## BEGIN ENTRIES

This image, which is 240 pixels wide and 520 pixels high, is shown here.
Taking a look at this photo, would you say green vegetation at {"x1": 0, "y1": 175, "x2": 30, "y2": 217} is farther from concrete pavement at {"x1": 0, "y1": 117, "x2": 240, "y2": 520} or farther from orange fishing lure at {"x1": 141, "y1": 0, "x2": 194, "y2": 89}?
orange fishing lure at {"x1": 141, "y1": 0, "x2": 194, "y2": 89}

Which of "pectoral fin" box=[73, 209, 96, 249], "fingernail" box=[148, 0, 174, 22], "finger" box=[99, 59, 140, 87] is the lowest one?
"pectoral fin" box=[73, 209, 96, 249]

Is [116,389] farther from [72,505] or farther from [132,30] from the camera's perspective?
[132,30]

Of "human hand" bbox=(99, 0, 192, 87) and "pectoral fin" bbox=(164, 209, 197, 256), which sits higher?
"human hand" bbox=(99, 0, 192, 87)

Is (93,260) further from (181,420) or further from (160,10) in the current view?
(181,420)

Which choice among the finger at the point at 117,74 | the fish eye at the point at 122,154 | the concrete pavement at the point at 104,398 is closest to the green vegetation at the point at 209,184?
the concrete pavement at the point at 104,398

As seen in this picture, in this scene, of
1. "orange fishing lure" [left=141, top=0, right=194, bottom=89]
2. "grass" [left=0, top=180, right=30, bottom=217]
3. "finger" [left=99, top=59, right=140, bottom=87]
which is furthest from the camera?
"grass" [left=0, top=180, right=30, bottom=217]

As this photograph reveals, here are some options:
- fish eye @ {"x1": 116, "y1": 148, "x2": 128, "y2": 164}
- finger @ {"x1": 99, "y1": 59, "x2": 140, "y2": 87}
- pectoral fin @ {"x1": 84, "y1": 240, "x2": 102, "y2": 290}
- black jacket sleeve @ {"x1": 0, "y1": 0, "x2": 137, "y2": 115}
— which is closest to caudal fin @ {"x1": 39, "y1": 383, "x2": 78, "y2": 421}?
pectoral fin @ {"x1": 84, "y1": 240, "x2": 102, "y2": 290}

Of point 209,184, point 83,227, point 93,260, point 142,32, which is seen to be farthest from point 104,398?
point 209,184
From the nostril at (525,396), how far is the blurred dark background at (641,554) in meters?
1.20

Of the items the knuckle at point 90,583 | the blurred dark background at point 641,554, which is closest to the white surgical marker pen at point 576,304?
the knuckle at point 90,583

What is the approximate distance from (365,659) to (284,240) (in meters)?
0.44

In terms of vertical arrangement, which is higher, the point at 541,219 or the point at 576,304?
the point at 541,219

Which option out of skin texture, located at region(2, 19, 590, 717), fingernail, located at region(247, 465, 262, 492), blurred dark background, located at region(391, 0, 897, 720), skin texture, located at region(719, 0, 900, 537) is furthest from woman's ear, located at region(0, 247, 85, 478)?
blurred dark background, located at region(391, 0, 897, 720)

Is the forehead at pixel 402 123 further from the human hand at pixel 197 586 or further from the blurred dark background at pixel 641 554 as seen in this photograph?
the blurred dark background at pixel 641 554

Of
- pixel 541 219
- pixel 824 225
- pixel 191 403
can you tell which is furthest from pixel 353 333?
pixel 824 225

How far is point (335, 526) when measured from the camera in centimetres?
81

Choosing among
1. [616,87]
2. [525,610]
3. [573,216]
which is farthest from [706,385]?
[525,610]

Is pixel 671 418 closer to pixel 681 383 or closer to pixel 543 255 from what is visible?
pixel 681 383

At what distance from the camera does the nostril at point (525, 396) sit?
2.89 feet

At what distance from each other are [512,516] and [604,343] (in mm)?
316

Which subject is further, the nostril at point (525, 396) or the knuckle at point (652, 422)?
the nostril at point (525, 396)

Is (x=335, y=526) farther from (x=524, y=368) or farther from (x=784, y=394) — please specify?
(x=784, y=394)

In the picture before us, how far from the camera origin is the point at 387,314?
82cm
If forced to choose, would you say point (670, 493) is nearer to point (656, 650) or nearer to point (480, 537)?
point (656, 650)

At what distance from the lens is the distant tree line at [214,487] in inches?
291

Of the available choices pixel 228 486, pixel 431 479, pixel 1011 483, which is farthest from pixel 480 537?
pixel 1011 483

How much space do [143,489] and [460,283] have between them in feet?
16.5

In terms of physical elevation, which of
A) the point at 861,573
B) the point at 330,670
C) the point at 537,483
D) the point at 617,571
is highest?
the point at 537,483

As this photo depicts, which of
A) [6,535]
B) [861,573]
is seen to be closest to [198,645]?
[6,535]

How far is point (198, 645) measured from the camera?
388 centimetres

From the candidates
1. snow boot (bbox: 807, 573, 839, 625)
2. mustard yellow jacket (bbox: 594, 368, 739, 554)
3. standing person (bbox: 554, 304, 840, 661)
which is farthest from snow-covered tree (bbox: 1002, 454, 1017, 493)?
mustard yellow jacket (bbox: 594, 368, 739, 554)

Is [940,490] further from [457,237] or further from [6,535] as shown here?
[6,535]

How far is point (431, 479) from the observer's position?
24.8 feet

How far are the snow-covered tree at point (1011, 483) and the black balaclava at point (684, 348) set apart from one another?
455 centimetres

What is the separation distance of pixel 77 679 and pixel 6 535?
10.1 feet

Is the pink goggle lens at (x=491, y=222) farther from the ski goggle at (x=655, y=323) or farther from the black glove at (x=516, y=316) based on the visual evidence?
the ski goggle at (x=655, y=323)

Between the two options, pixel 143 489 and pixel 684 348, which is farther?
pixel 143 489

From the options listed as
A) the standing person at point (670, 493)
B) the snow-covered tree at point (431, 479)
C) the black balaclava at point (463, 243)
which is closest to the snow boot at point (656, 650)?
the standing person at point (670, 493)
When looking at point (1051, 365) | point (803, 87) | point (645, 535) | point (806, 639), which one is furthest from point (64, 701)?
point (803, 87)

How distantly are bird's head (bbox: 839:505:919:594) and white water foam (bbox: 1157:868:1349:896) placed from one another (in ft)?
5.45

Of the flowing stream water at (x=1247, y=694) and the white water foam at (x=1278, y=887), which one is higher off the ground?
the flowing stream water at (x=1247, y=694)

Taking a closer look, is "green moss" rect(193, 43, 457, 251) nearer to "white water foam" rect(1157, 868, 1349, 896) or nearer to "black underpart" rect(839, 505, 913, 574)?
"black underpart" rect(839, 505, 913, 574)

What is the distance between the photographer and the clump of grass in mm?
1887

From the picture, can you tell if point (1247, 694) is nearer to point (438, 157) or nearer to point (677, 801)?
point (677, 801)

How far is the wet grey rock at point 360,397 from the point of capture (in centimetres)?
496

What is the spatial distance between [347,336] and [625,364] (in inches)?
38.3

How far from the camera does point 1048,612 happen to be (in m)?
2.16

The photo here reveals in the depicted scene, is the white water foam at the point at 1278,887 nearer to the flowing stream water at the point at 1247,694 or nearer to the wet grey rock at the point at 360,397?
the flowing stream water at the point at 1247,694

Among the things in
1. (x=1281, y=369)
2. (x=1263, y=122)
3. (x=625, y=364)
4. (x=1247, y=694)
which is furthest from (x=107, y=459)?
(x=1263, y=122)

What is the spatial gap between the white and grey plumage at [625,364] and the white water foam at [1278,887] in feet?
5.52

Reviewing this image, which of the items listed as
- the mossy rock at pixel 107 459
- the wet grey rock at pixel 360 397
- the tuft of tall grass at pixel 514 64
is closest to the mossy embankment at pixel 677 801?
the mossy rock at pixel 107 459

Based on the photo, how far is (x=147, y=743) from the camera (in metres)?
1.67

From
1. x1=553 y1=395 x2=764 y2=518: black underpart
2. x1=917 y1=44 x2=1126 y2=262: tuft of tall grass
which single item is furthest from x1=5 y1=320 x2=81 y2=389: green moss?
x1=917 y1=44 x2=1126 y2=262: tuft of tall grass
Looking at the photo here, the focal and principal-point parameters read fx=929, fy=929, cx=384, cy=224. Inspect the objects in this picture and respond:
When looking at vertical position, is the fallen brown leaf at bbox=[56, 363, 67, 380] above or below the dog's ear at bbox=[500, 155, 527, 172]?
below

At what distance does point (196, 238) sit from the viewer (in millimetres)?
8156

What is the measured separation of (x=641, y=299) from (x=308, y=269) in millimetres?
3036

## END ENTRIES

Take the line with "Looking at the" and all lines after it to the last line, and reproduce them exactly.

Looking at the photo here, the focal and principal-point parameters read fx=929, fy=929, cx=384, cy=224. Inspect the objects in this picture and respond:
When looking at vertical position, is the fallen brown leaf at bbox=[56, 363, 67, 380] above or below the dog's ear at bbox=[500, 155, 527, 172]?
below

At what distance does point (196, 238) sit from the viewer (in millimetres)?
8156

What is the measured separation of (x=641, y=299) from (x=308, y=269) in millimetres?
3036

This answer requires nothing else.